지시문
"In the image, which of"이 들어 있는 줄부터 항목 끝까지를 다시 적으면서 "tinted window"만 "rear window"로 고치고 나머지는 그대로 둘 수 있나요?

추출 자료
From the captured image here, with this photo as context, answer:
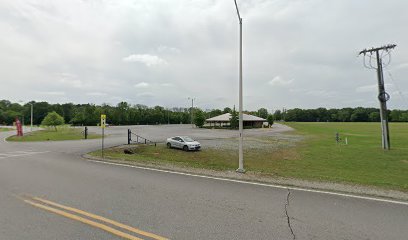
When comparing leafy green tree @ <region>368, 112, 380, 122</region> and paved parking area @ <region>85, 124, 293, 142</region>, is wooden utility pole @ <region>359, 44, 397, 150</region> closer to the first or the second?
paved parking area @ <region>85, 124, 293, 142</region>

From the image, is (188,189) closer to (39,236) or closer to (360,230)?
(39,236)

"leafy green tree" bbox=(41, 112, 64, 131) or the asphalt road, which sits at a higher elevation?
"leafy green tree" bbox=(41, 112, 64, 131)

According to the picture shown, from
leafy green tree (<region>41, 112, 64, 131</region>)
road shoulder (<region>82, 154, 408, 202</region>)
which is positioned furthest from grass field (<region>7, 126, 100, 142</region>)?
road shoulder (<region>82, 154, 408, 202</region>)

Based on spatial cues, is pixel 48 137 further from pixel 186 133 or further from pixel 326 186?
pixel 326 186

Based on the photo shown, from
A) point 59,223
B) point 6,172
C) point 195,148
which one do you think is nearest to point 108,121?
point 195,148

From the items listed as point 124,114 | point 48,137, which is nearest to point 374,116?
point 124,114

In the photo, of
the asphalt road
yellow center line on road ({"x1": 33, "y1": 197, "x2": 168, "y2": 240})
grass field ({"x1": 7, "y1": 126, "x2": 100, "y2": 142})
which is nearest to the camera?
yellow center line on road ({"x1": 33, "y1": 197, "x2": 168, "y2": 240})

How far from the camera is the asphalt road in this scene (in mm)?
4629

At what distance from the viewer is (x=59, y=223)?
5.01 metres

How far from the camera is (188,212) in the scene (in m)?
5.64

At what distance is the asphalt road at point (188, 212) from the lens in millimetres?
4629

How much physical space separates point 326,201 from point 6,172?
1224cm

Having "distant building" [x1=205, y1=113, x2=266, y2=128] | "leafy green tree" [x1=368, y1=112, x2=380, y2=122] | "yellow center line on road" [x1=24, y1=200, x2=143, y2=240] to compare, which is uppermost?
"leafy green tree" [x1=368, y1=112, x2=380, y2=122]

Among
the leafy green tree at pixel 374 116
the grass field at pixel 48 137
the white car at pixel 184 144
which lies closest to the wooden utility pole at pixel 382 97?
the white car at pixel 184 144
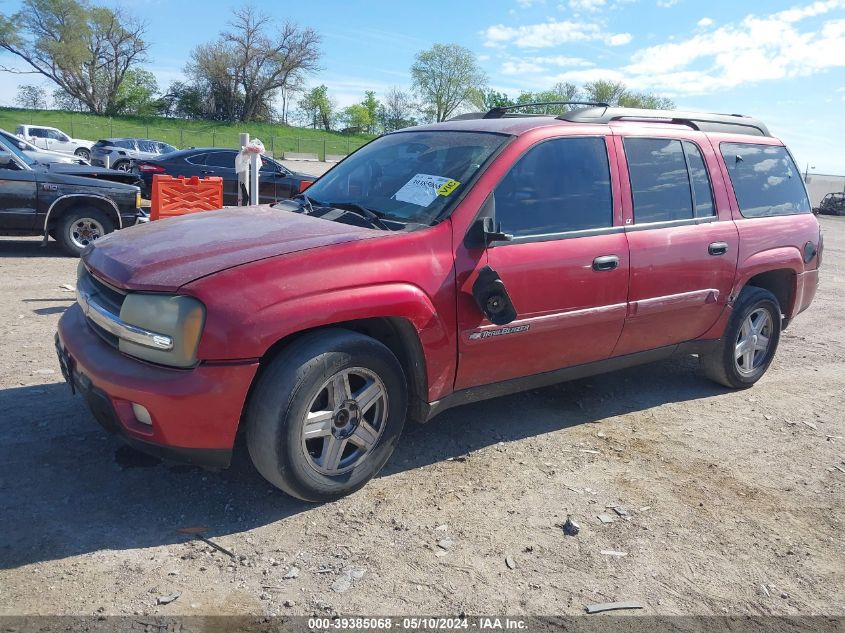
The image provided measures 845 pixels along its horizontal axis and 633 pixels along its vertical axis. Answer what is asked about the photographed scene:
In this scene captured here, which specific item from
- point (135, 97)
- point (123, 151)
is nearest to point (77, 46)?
point (135, 97)

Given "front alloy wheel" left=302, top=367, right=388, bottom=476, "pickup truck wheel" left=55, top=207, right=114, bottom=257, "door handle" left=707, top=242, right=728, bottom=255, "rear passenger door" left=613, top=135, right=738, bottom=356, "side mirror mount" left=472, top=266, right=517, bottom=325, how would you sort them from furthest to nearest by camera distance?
"pickup truck wheel" left=55, top=207, right=114, bottom=257 < "door handle" left=707, top=242, right=728, bottom=255 < "rear passenger door" left=613, top=135, right=738, bottom=356 < "side mirror mount" left=472, top=266, right=517, bottom=325 < "front alloy wheel" left=302, top=367, right=388, bottom=476

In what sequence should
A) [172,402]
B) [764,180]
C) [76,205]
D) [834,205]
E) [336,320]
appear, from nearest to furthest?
1. [172,402]
2. [336,320]
3. [764,180]
4. [76,205]
5. [834,205]

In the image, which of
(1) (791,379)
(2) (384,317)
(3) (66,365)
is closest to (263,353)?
(2) (384,317)

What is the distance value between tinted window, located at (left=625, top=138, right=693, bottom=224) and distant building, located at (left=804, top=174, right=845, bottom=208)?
157 ft

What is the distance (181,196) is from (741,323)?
246 inches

작성 답변
In the image, which of
(1) (791,379)
(2) (384,317)
(3) (66,365)
is closest to (263,353)?
(2) (384,317)

What is the distance value between rear window, located at (left=625, top=138, right=693, bottom=224) and distant building, located at (left=804, top=174, right=845, bottom=208)?
157 ft

What is the distance (181,196) is from (741,323)?
246 inches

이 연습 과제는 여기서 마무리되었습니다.